* [DATA EXTRACTS]

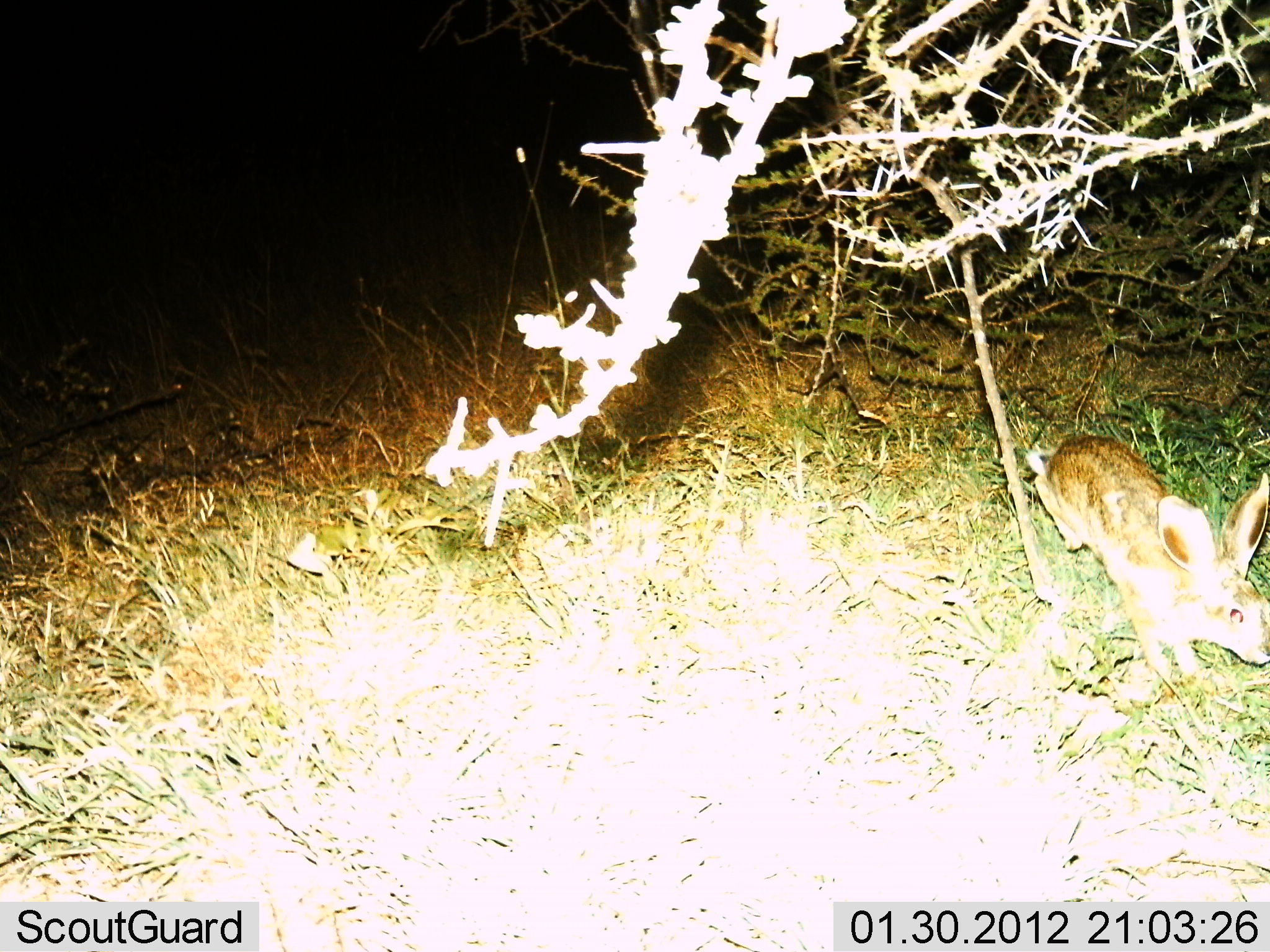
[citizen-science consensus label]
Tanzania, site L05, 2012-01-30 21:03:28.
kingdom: Animalia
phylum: Chordata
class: Mammalia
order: Lagomorpha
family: Leporidae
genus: Lepus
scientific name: Lepus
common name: hare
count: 1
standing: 11%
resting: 0%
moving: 89%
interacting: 0%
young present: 0%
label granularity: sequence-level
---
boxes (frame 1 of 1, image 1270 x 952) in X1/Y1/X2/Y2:
animal: 1034/433/1269/682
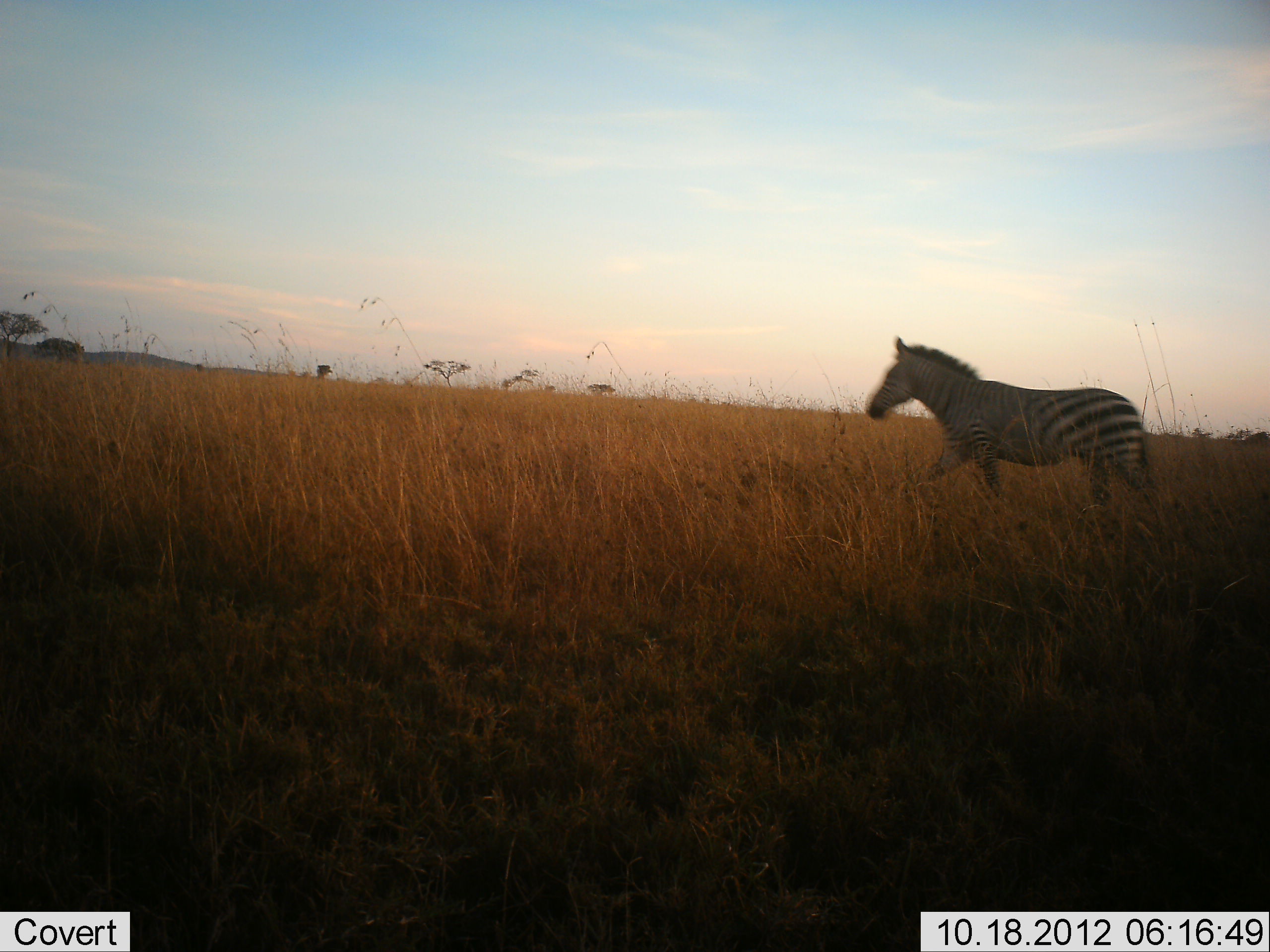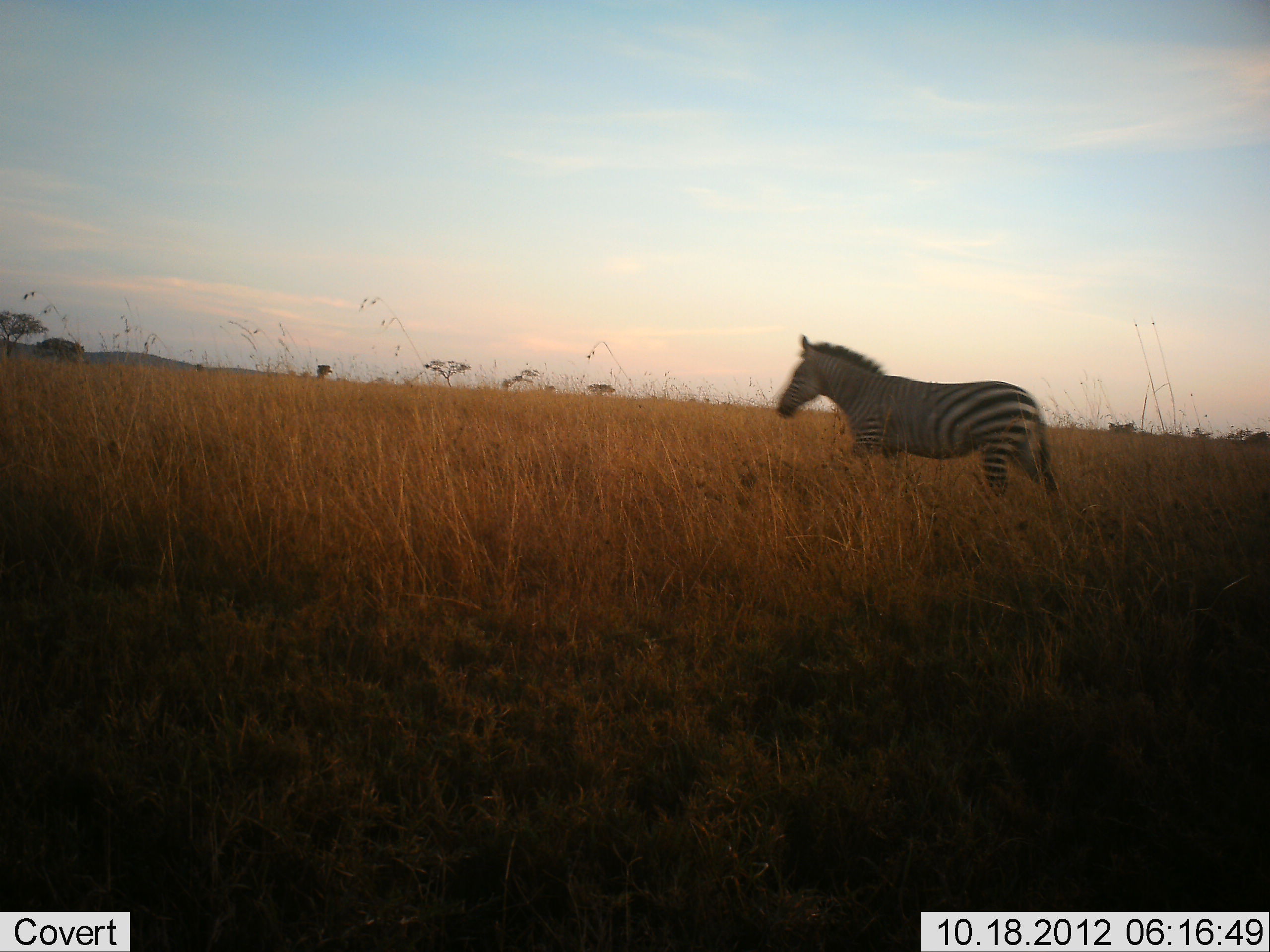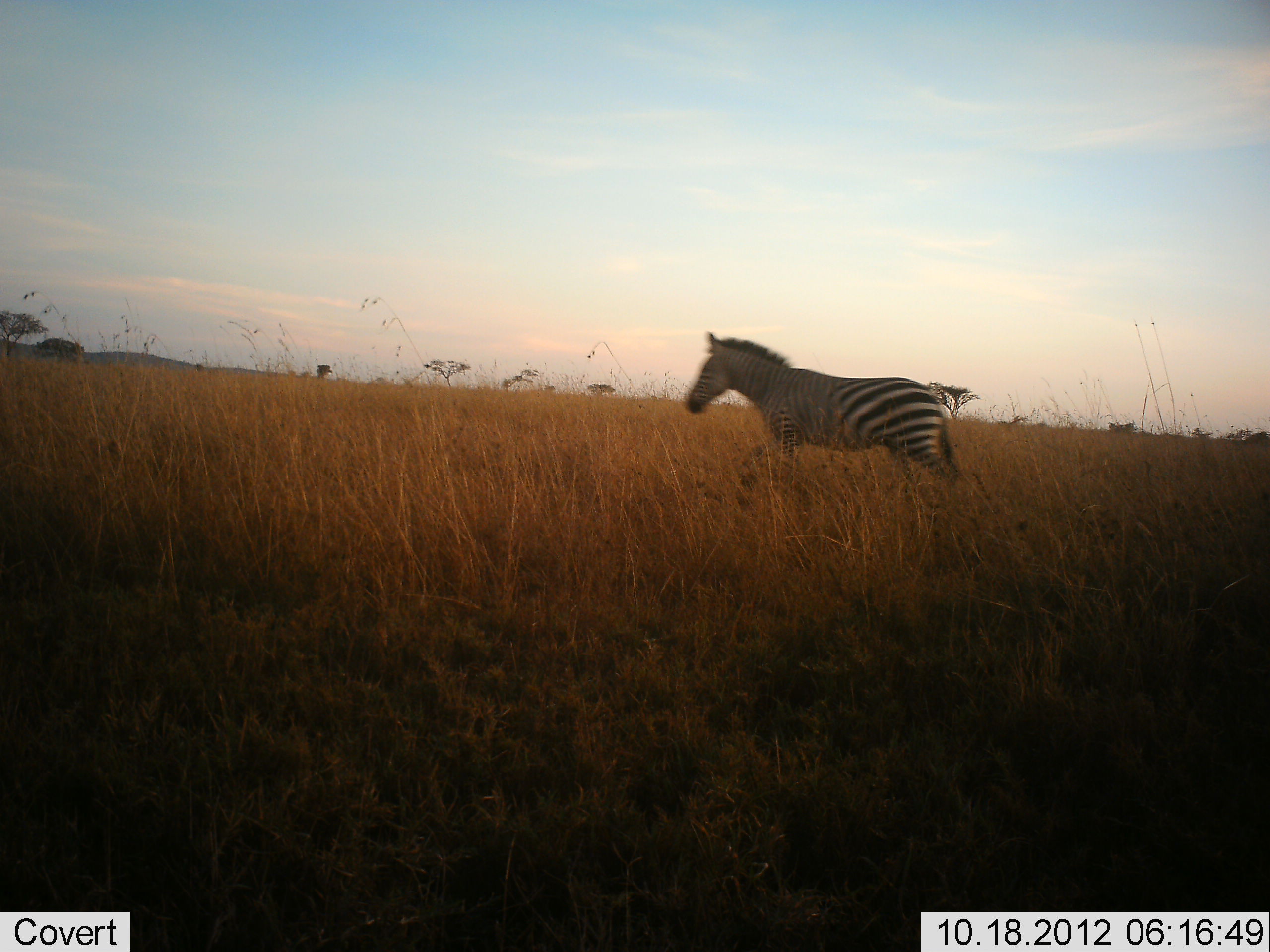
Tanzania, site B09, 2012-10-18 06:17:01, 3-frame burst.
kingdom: Animalia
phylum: Chordata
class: Mammalia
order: Perissodactyla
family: Equidae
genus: Equus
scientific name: Equus quagga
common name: plains zebra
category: zebra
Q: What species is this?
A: Zebra (plains zebra) (Equus quagga).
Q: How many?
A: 1.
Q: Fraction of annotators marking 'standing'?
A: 0%.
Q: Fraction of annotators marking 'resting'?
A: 0%.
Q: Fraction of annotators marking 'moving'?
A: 100%.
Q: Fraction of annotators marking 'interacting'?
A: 0%.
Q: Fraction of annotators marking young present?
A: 0%.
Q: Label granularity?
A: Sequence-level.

* [EXERCISE REQUIREMENTS] Which lines of the records above hold the word "Fraction"? Copy each one out.

* [WRITTEN ANSWER]
Q: Fraction of annotators marking 'standing'?
Q: Fraction of annotators marking 'resting'?
Q: Fraction of annotators marking 'moving'?
Q: Fraction of annotators marking 'interacting'?
Q: Fraction of annotators marking young present?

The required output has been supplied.